The largest pike yet was caught this month on Lake Roosevelt, a 28.2-pound egg-laden female, and it was a lot further down the 150-mile-long reservoir than nearly all other northerns captured so far.
The 43.3-inch nonnative invasive fish was netted in the Sanpoil River arm, the mouth of which is just 17 miles from Grand Coulee Dam.
Even as state and tribal fishery managers are working more and more intensively to keep pike from getting below that dam and Chief Joseph into the salmon and steelhead zone, that a huge one turned up in the arm worries the Colville Tribes too.
“The Sanpoil River hosts the largest wild redband trout run in Lake Roosevelt. We are very concerned about northern pike increasing in abundance in the part of the reservoir,” said Holly McClellan, the tribes’ principal fisheries biologist.

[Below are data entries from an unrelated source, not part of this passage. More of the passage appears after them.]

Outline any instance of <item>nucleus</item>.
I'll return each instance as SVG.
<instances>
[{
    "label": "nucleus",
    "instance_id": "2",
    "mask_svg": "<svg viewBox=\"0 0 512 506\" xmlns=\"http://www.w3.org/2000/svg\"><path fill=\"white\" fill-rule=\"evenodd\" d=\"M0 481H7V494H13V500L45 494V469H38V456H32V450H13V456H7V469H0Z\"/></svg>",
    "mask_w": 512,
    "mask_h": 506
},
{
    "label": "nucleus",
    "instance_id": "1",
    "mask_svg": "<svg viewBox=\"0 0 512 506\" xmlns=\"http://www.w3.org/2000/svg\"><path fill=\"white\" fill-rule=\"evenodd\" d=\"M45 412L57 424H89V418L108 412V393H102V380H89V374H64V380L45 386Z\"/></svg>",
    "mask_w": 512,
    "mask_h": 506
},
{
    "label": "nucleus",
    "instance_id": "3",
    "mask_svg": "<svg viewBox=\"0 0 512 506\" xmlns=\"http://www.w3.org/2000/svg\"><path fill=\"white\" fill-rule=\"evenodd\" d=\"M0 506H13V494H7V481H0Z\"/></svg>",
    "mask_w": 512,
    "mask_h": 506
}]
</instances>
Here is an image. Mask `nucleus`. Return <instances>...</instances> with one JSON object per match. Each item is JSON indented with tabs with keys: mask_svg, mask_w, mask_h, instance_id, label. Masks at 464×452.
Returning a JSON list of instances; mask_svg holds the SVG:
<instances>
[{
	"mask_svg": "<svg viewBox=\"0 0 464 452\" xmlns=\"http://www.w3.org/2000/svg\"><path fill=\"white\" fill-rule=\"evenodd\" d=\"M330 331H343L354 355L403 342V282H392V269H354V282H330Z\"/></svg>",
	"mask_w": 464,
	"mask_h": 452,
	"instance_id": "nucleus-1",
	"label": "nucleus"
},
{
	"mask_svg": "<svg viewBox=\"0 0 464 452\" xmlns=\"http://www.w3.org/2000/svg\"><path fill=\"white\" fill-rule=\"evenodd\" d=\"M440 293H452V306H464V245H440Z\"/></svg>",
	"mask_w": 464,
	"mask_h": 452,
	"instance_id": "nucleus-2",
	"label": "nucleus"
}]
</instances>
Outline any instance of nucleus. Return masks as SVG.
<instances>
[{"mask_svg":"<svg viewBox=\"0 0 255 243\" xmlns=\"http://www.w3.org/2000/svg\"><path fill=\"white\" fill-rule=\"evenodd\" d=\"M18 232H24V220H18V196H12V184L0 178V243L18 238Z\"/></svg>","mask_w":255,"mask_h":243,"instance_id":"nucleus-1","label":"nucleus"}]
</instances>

Last year a 6.2-pound pike was caught just 10 miles from the dam, but the fish have mostly been found in the impoundment’s upper arm, up around the mouths of the Kettle and Colville Rivers, though they have been moving downlake towards Hunters and beyond.
The previous largest northerns were a 27.7-pounder caught at Signers Bay, at Kettle Falls, and a 27.5 in the Spokane Arm.
The implication of a 28.2-pounder showing up so relatively far downlake takes awhile to sink in.
A fish that large will have been capable of breeding for quite some time, and the Northwest Power and Conservation Council, which first reported the catch, said the big female had gonads, where the eggs are stored, that weighed 4 pounds.
Various sources suggest that a near-30-pound pike could carry up to 300,000 eggs.
That the fish was found so relatively close to the dam underlines grim warnings in a recent presentation from a larger report on predator issues in Roosevelt and the Columbia that the council was given. On northerns it stated:
It is likely that pike will eventually invade the anadromous zone — even with the best efforts in public education, early detection, and control or eradication.
Suppression in Lake Roosevelt could reduce risks of downstream establishment by reducing the number and average body size of downstream dispersers.
Even though the invasion is almost assured to occur in time, there is value in delaying it.
It advises managers that early detection and rapid responses are essential for nipping new outbreaks, that they must come up with those plans now before those occur, and they should monitor areas where it’s likely illegal introductions by bucket biologists would occur.
And it suggests it’s likely that young Chinook would be the most vulnerable to pike, followed by chum salmon.
Subsequent to our posting this story, the Colvilles’ McClellan told the Spokesman Review that at the current pace down the upper Columbia, ” … we think they are maybe three years away from being down below Chief Joseph Dam.”